Begin DATA LISTING
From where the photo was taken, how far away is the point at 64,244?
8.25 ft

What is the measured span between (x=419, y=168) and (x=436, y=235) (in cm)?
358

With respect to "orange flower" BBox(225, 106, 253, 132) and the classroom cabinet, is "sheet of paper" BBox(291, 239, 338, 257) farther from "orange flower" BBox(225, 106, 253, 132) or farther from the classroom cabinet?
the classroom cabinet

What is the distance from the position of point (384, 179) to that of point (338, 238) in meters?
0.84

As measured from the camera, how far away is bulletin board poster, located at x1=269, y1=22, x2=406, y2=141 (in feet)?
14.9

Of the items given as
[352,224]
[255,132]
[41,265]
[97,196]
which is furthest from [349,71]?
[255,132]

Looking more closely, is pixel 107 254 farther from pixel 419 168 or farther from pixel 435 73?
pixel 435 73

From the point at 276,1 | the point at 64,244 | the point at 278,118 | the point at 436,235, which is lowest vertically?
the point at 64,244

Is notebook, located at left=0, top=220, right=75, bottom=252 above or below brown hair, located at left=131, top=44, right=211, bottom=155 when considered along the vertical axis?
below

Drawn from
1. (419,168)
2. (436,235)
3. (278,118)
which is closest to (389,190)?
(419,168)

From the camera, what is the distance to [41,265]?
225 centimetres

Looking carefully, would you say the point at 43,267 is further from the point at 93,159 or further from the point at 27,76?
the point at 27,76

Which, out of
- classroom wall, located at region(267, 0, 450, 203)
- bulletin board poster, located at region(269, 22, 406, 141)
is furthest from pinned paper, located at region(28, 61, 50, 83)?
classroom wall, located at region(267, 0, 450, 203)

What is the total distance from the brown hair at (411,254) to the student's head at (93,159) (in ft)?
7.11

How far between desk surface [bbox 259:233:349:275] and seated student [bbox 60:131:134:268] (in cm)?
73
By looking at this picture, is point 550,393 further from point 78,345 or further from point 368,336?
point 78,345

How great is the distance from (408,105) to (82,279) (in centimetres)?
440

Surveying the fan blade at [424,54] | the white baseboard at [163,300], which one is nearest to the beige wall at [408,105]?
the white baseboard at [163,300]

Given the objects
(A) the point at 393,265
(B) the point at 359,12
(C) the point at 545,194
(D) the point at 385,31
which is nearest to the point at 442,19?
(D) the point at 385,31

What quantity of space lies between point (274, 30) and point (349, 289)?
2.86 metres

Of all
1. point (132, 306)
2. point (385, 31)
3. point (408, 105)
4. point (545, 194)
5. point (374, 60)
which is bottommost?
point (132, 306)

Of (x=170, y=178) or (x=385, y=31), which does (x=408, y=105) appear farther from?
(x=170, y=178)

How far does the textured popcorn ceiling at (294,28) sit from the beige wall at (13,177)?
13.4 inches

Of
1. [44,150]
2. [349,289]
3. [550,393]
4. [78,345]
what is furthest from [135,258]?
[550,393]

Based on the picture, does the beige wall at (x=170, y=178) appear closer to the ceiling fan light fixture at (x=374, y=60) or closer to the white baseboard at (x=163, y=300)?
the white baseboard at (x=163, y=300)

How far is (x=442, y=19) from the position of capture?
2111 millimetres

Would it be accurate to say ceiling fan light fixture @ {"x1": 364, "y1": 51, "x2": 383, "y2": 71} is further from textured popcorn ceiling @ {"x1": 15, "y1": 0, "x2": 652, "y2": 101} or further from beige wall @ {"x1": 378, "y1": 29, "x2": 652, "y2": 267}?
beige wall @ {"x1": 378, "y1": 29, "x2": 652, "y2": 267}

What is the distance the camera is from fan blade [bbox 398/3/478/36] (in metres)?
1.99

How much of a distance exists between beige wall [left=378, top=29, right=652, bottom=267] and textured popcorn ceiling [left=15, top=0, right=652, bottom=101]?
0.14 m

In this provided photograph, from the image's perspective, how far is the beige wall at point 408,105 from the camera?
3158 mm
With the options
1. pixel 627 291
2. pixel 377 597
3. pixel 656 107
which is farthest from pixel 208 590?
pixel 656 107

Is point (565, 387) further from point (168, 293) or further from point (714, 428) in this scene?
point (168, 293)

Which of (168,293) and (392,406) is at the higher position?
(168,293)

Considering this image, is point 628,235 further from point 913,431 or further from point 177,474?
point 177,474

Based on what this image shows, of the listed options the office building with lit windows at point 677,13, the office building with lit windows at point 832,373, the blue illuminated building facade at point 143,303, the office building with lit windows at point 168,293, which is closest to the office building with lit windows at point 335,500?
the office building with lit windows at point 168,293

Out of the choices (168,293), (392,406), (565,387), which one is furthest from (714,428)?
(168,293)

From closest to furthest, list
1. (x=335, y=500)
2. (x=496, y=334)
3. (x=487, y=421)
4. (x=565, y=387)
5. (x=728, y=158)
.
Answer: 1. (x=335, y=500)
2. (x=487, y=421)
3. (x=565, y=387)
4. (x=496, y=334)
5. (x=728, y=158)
End DATA LISTING
• WORK TO COMPLETE: Edit the entries above by replacing every occurrence of "bulletin board poster" with "notice board poster". Leave everything else unchanged.

• WRITTEN ANSWER:
From where the photo was taken, how far away is the point at 64,244?
8.25 ft

What is the measured span between (x=419, y=168) and (x=436, y=235) (in cm)?
358

With respect to "orange flower" BBox(225, 106, 253, 132) and the classroom cabinet, is "sheet of paper" BBox(291, 239, 338, 257) farther from "orange flower" BBox(225, 106, 253, 132) or farther from the classroom cabinet?
the classroom cabinet

What is the distance from the position of point (384, 179) to that of point (338, 238) in meters?
0.84

As measured from the camera, how far away is notice board poster, located at x1=269, y1=22, x2=406, y2=141 (in feet)?
14.9

Of the items given as
[352,224]
[255,132]
[41,265]
[97,196]
which is furthest from [349,71]?
[255,132]

Looking more closely, is pixel 107 254 farther from pixel 419 168 or farther from pixel 435 73?
pixel 435 73

From the point at 276,1 | the point at 64,244 | the point at 278,118 | the point at 436,235, which is lowest vertically?
the point at 64,244

Is notebook, located at left=0, top=220, right=75, bottom=252 above or below brown hair, located at left=131, top=44, right=211, bottom=155 when considered along the vertical axis?
below

Drawn from
1. (419,168)
2. (436,235)
3. (278,118)
which is closest to (389,190)?
(419,168)

From the camera, what is the distance to [41,265]?
225 centimetres

Looking carefully, would you say the point at 43,267 is further from the point at 93,159 or further from the point at 27,76?
the point at 27,76

Which, out of
- classroom wall, located at region(267, 0, 450, 203)
- notice board poster, located at region(269, 22, 406, 141)
is furthest from pinned paper, located at region(28, 61, 50, 83)?
classroom wall, located at region(267, 0, 450, 203)

What is the total distance from the brown hair at (411,254) to the student's head at (93,159) (in ft)?
7.11

How far between desk surface [bbox 259:233:349:275] and seated student [bbox 60:131:134:268] (in cm)?
73
By looking at this picture, is point 550,393 further from point 78,345 or further from point 368,336?
point 78,345

How great is the distance from (408,105) to (82,279) (in centimetres)?
440

Surveying the fan blade at [424,54] | the white baseboard at [163,300], which one is nearest to the beige wall at [408,105]?
the white baseboard at [163,300]

Given the objects
(A) the point at 393,265
(B) the point at 359,12
(C) the point at 545,194
(D) the point at 385,31
which is nearest to the point at 442,19?
(D) the point at 385,31

What quantity of space lies between point (274, 30) and point (349, 289)?
2.86 metres

Of all
1. point (132, 306)
2. point (385, 31)
3. point (408, 105)
4. point (545, 194)
5. point (374, 60)
which is bottommost?
point (132, 306)

Of (x=170, y=178) or (x=385, y=31), which does (x=408, y=105) appear farther from?
(x=170, y=178)

How far does the textured popcorn ceiling at (294,28) sit from the beige wall at (13,177)?
13.4 inches

Of
1. [44,150]
2. [349,289]
3. [550,393]
4. [78,345]
what is furthest from [135,258]?
[550,393]

Based on the picture, does the beige wall at (x=170, y=178) appear closer to the ceiling fan light fixture at (x=374, y=60) or closer to the white baseboard at (x=163, y=300)?
the white baseboard at (x=163, y=300)

How far is (x=442, y=19) from the position of capture?
2111 millimetres

Would it be accurate to say ceiling fan light fixture @ {"x1": 364, "y1": 51, "x2": 383, "y2": 71} is further from textured popcorn ceiling @ {"x1": 15, "y1": 0, "x2": 652, "y2": 101} or further from beige wall @ {"x1": 378, "y1": 29, "x2": 652, "y2": 267}?
beige wall @ {"x1": 378, "y1": 29, "x2": 652, "y2": 267}

What is the distance the camera is from fan blade [bbox 398/3/478/36] (in metres)?
1.99

How much of a distance exists between beige wall [left=378, top=29, right=652, bottom=267] and textured popcorn ceiling [left=15, top=0, right=652, bottom=101]?
0.14 m

In this provided photograph, from the image's perspective, how far is the beige wall at point 408,105 from the camera?
3158 mm
With the options
1. pixel 627 291
2. pixel 377 597
3. pixel 656 107
which is farthest from pixel 208 590?
pixel 656 107

Is point (565, 387) further from point (168, 293) or further from point (714, 428) in this scene?
point (168, 293)

Which of (168,293) and (392,406) is at the higher position?
(168,293)

Considering this image, is point 628,235 further from point 913,431 or further from point 177,474?
point 177,474

Based on what this image shows, of the listed options the office building with lit windows at point 677,13, the office building with lit windows at point 832,373, the blue illuminated building facade at point 143,303, the office building with lit windows at point 168,293, which is closest to the office building with lit windows at point 335,500?
the office building with lit windows at point 168,293

Out of the choices (168,293), (392,406), (565,387), which one is furthest from (714,428)?
(168,293)

From closest to furthest, list
1. (x=335, y=500)
2. (x=496, y=334)
3. (x=487, y=421)
4. (x=565, y=387)
5. (x=728, y=158)
.
Answer: 1. (x=335, y=500)
2. (x=487, y=421)
3. (x=565, y=387)
4. (x=496, y=334)
5. (x=728, y=158)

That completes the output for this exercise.